PhiC31 インテグラーゼ系の誘導体とは、野生型PhiC31インテグラーゼにアミノ酸置換を導入し機能・性質を変化させた部位特異的組換え酵素や、野生型PhiC31インテグラーゼ遺伝子の塩基配列に変異を導入してCpG含量、翻訳開始効率に関わるKozak配列、codon-usageを宿主細胞に最適化して発現の効率・量を高めた部位特異的組換え酵素とその遺伝子をいう。

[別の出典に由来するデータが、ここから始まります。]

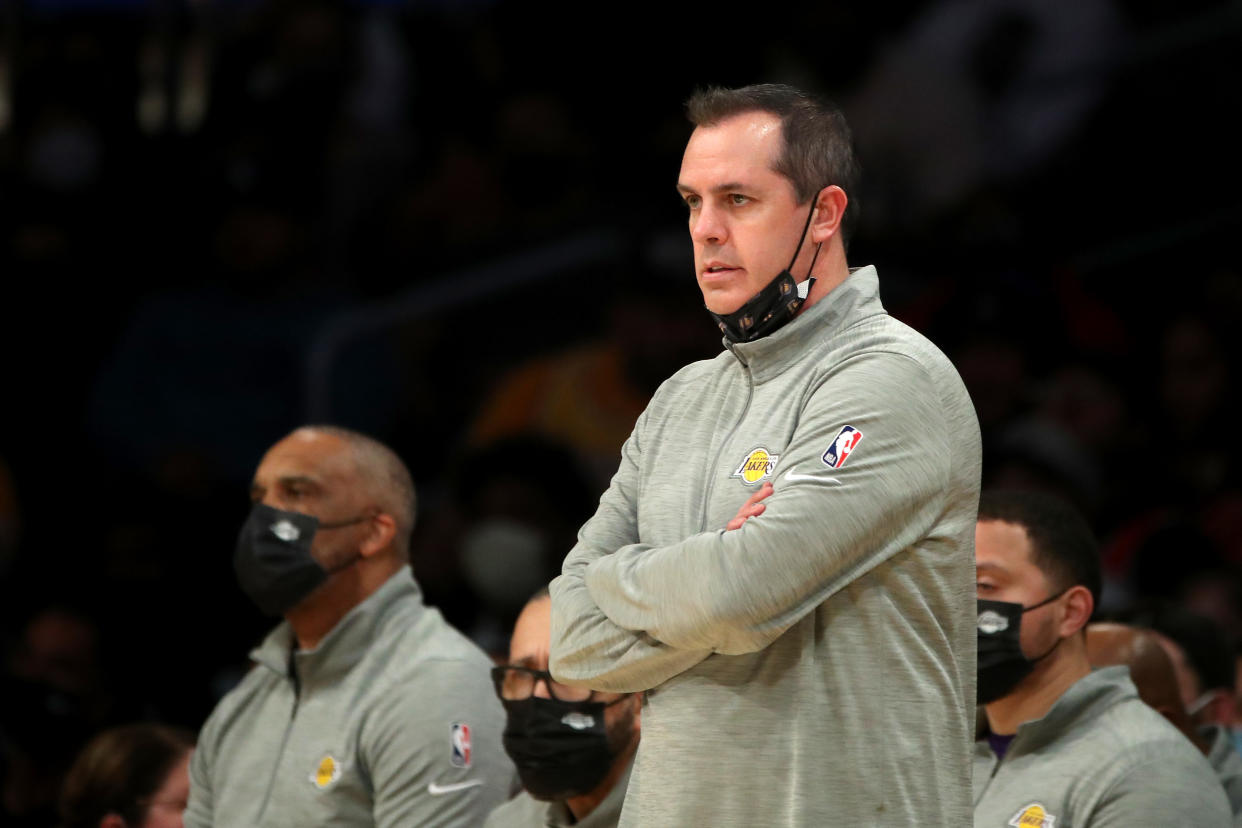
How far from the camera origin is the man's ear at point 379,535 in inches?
160

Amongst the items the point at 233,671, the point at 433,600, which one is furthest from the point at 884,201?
the point at 233,671

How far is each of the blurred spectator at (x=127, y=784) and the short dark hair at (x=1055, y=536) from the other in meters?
2.06

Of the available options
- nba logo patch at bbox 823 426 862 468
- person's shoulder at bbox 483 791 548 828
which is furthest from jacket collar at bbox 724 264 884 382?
person's shoulder at bbox 483 791 548 828

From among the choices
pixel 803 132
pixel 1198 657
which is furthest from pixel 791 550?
pixel 1198 657

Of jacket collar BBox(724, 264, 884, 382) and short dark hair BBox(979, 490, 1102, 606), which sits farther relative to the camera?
short dark hair BBox(979, 490, 1102, 606)

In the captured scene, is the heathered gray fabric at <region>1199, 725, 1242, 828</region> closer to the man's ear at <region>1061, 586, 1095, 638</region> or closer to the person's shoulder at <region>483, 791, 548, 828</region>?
the man's ear at <region>1061, 586, 1095, 638</region>

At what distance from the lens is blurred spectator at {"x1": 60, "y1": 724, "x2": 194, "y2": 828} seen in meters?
4.20

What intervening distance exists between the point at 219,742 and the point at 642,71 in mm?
4854

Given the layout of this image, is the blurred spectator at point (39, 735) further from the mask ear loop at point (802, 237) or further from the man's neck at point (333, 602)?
the mask ear loop at point (802, 237)

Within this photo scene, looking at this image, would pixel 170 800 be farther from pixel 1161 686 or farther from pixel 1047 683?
pixel 1161 686

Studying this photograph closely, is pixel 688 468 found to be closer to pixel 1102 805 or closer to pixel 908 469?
pixel 908 469

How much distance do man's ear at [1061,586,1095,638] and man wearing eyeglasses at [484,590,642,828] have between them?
0.87 m

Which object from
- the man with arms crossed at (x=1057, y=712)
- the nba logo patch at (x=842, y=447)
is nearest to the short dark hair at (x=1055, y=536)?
the man with arms crossed at (x=1057, y=712)

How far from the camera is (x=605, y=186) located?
26.2 feet
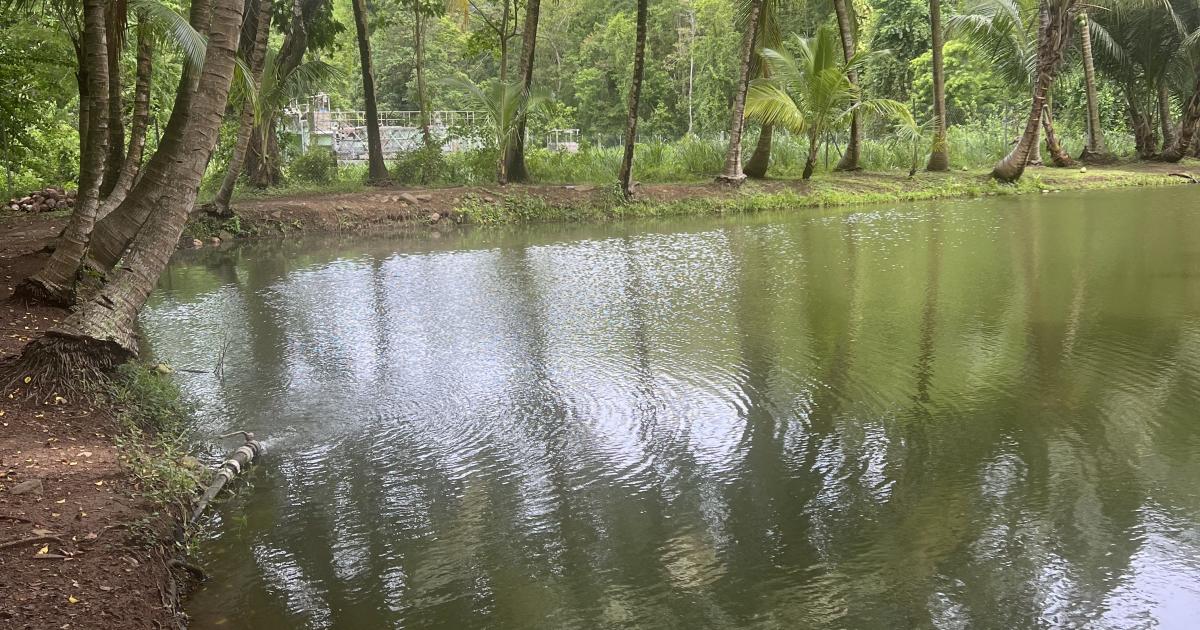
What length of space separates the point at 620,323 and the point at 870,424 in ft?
11.3

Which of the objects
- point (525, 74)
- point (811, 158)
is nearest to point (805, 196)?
point (811, 158)

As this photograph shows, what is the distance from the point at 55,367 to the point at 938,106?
20.1m

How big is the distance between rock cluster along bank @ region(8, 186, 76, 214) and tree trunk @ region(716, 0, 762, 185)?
12701 millimetres

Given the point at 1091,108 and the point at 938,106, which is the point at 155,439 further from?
the point at 1091,108

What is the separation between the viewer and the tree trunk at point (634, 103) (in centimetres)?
1681

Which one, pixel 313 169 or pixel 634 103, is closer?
pixel 634 103

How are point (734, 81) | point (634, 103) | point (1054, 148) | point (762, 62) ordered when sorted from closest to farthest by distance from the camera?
point (634, 103) < point (762, 62) < point (1054, 148) < point (734, 81)

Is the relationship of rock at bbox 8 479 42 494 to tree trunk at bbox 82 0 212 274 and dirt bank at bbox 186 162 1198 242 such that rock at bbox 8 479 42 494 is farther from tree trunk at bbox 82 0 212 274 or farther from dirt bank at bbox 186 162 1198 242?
dirt bank at bbox 186 162 1198 242

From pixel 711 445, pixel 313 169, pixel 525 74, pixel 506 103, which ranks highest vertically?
pixel 525 74

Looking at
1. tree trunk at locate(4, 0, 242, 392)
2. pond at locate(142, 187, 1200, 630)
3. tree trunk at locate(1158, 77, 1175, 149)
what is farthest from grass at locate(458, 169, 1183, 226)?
tree trunk at locate(4, 0, 242, 392)

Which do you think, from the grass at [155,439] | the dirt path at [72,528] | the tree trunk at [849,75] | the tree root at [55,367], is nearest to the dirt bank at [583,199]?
the tree trunk at [849,75]

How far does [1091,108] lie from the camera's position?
2320 cm

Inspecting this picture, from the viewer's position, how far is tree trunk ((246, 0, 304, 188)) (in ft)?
58.9

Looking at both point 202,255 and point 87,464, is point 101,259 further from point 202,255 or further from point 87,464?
point 202,255
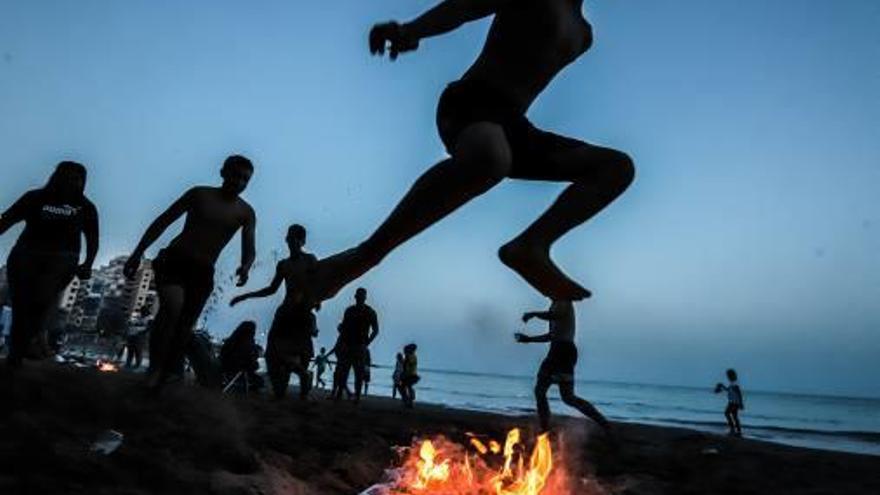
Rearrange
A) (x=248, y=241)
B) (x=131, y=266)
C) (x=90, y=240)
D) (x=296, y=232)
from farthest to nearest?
(x=296, y=232), (x=248, y=241), (x=90, y=240), (x=131, y=266)

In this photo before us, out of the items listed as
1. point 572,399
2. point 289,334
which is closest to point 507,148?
point 572,399

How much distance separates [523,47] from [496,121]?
270 millimetres

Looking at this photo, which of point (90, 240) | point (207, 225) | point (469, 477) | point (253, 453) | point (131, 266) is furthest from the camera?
Result: point (90, 240)

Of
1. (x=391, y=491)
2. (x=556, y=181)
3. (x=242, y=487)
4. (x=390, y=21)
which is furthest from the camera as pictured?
(x=391, y=491)

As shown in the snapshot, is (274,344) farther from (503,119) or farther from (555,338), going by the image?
(503,119)

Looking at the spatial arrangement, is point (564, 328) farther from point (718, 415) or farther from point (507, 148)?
point (718, 415)

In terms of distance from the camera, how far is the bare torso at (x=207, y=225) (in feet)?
18.0

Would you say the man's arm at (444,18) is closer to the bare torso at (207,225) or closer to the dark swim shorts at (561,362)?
the bare torso at (207,225)

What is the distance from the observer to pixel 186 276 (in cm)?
545

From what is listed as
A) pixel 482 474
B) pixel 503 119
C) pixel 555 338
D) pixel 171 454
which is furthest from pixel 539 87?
pixel 555 338

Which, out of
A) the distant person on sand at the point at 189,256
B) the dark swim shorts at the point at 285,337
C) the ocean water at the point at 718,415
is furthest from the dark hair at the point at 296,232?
the ocean water at the point at 718,415

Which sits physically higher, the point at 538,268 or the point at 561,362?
the point at 538,268

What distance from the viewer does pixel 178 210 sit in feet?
18.4

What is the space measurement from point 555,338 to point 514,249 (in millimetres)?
6070
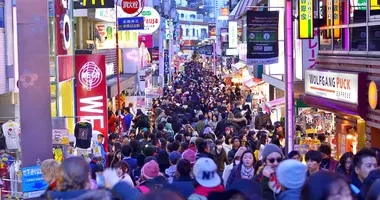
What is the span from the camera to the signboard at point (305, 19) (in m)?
17.1

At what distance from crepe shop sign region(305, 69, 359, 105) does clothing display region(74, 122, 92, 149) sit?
4.99 m

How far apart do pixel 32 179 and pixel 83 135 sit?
566 cm

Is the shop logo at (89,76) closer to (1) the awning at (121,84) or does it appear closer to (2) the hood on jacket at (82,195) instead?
(1) the awning at (121,84)

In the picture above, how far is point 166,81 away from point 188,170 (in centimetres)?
6187

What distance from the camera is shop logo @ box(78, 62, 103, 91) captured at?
60.0 feet

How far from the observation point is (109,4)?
18516 millimetres

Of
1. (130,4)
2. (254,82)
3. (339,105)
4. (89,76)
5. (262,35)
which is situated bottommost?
(254,82)

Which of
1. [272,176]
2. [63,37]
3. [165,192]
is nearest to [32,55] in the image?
[272,176]

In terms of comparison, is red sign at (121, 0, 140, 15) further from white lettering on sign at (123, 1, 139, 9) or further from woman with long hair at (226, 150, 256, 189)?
woman with long hair at (226, 150, 256, 189)

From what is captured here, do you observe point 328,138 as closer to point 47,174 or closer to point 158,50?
point 47,174

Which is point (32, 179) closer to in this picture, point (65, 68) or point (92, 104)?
point (92, 104)

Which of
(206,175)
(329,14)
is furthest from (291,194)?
(329,14)

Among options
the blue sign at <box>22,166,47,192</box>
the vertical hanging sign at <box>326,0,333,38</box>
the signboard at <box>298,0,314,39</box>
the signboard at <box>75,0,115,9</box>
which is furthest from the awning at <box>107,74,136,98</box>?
the blue sign at <box>22,166,47,192</box>

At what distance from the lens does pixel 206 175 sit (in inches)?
270
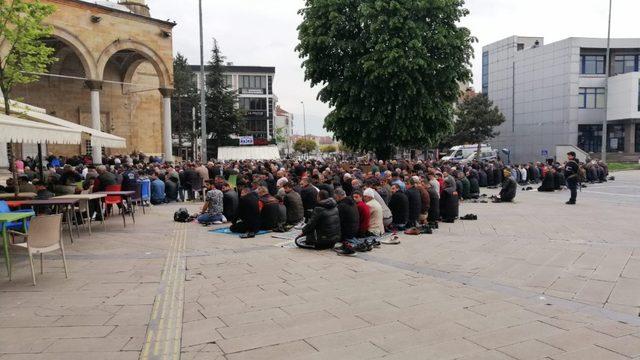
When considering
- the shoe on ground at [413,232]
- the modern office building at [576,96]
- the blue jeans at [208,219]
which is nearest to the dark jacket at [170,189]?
the blue jeans at [208,219]

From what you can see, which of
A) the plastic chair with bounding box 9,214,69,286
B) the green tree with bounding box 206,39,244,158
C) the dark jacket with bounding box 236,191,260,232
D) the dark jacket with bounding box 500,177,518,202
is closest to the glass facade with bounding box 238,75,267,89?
the green tree with bounding box 206,39,244,158

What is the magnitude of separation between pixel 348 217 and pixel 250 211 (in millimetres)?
2639

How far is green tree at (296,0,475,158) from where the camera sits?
2159 centimetres

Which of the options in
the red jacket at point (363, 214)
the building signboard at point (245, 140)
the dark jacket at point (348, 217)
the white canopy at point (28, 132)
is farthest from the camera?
the building signboard at point (245, 140)

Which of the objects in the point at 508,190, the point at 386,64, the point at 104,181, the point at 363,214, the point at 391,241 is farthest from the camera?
the point at 386,64

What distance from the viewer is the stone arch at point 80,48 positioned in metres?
26.1

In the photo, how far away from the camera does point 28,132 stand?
8086 mm

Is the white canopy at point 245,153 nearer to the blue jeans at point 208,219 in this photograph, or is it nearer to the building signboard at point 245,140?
Result: the building signboard at point 245,140

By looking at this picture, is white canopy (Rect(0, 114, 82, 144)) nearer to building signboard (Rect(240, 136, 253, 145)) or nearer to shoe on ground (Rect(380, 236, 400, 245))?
shoe on ground (Rect(380, 236, 400, 245))

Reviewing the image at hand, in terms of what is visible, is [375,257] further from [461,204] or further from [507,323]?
[461,204]

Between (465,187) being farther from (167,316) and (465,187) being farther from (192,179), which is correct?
(167,316)

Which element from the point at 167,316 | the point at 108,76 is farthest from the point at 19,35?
the point at 108,76

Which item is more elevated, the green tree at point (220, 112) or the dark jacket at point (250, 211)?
the green tree at point (220, 112)

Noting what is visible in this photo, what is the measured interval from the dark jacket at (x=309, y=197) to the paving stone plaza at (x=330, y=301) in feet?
8.07
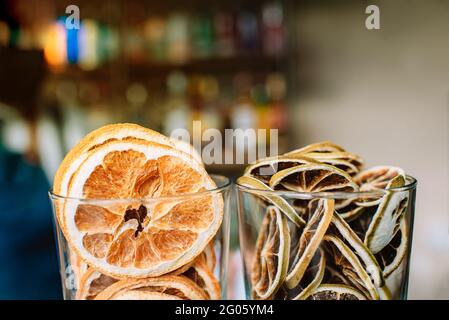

これらの部位特異的組換え酵素とその標的配列の中で、Cre/Lox系が好ましい。
なお、これら各断片の間に任意のDNA配列が挿入されていてもよい。
このようにして得た2本鎖DNA断片をウイルス、リポフェクション法、エレクトロポレーション法等の方法で適当な細胞に導入する。さらに本構造が染色体又は染色体外因子上に組み込まれた細胞を選択するための遺伝子(Geneticin、Neomycin、Hygromycin、Zeocin、Blasticidin等に対する薬剤耐性遺伝子等)に対応する薬剤で選択し、細胞株を樹立することが好ましい。この宿主としては、酵母細胞や動物細胞などが挙げられるが、医薬品としてのタンパク質を生産する場合には、ヒト型に類似した糖鎖をタンパク質に付加することができ、不要な免疫反応を誘起する危険性が低いという理由で、動物細胞が望ましい。動物細胞としては、タンパク質生産に汎用されているCHO (Chinese Hamster Ovary)細胞をはじめ、ヒト、マウス、ラット、その他の動物に由来するあらゆる細胞を使用することができる。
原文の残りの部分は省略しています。